### Excerpted text
══════════
Other references: https://online.stat.psu.edu/stat501/lesson/6/6.2

### 10.5.3 Likelihood function

What is the likelihood that we observed the data \(x\), given parameter values \(\theta\). \[ \mathcal{L}(\theta \mid x)=p_{\theta }(x)=P_{\theta }(X=x) \]

- For strictly convenient mathematical matters, we tend to work with the
**log-likelihood**(LL).

- Great because \(log\) is a monotonic increasing function, maximizing the LL = maximizing the likelihood function.

- We can compare between models using functions based off the LL.

There are several measures we can use to compare between competing models.

### 10.5.4 Multiple \(R^{2}\)

If the model explains a large amount of variation in the outcome that’s good right? So we could consider using \(R^{2}\) as a selection criteria and trying to find the model that maximizes this value.

- Problem: The multiple \(R^{2}\)
*always*increases as predictors are added to the model.- Ex. 1: N = 100, P = 1, E(\(R^{2}\)) = 0.01
- Ex. 2: N = 21, P = 10, E(\(R^{2}\)) = 0.5

- Problem: \(R^{2} = 1-\frac{Model SS}{Total SS}\) is biased: If population \(R^{2}\) is really zero, then E(\(R^{2}\)) = P/(N-1).

Reference PMA6 Figure 9.1

### 10.5.5 Adjusted \(R^{2}\)

To alleviate bias use Mean squares instead of SS.

\(R^{2} = 1-\frac{Model MS}{Total MS}\)

equivalently,

\(R^{2}_{adj} = R^{2} - \frac{p(1-R^{2})}{n-p-1}\)

Now Adjusted \(R^{2}\) is approximately unbiased and won’t inflate as \(p\) increases.

### 10.5.6 Mallows \(C_{p}\)

\[ C_{p} = (N-P-1)\left(\frac{RMSE}{\hat{\sigma}^{2}} -1 \right) + (P+1) \]

where \(RMSE = \frac{RSS}{N-P-1}\).

- Smaller is better
- When all variables are chosen, \(P+1\) is at it’s maximum but the other part of \(C_{p}\) is zero since \(RMSE\)==\(\hat{\sigma}^{2}\)

### 10.5.7 Akaike Information Criterion (AIC)

- A penalty is applied to the deviance that increases as the number of parameters \(p\) increase.
- Tries to find a parsimonious model that is closer to the “truth”.

- Uses an information function, e.g., the likelihood function \((LL)\).

\[ AIC = -2LL + 2p\]

- Smaller is better
- Can also be written as a function of the residual sum of squares (RSS) (in book)
- Estimates the information in one model
*relative to other models*- So if all models suck, your AIC will just tell you which one sucks less.

- Built in
`AIC()`

function in R - Rule of thumb: Model 1 and Model 2 are considered to have significantly different fit if the difference in AIC values is greater than 2.

\[\mid AIC_{1} - AIC_{2}\mid > 2\]
══════════
### Provided data

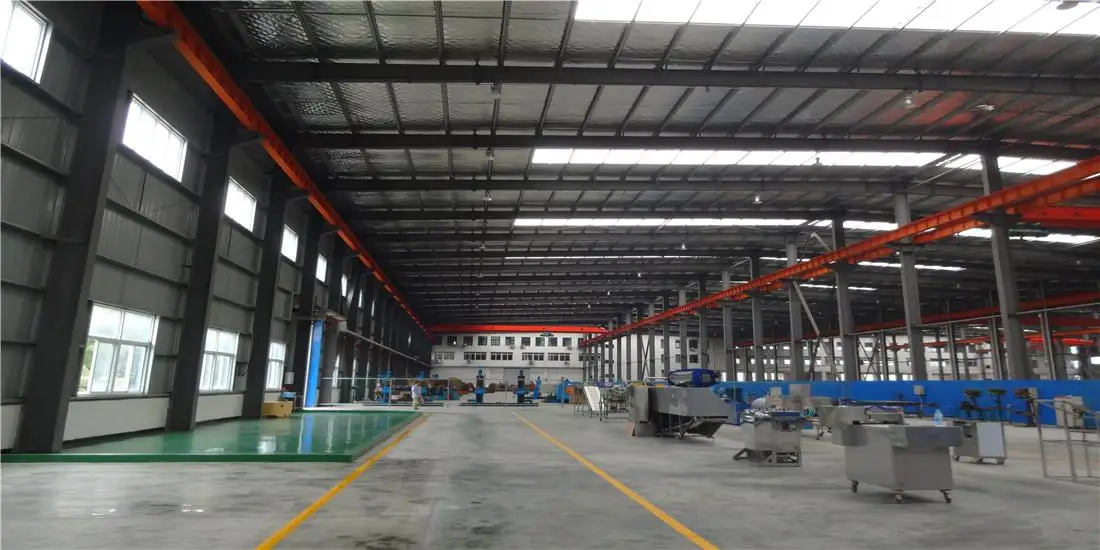 Intellectualization Stainless Steel Roti Making Equipment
══════════
### Assigned task
Answer these questions using the excerpt on model comparison measures.
1. Why does maximizing the log-likelihood amount to maximizing the likelihood function?
2. What does the adjusted R² use in place of SS to alleviate bias?
3. Under the rule of thumb, how large must the difference in AIC values be for two models to count as having significantly different fit?

### Exercise output
1. Because log is a monotonic increasing function.
2. Mean squares.
3. Greater than 2.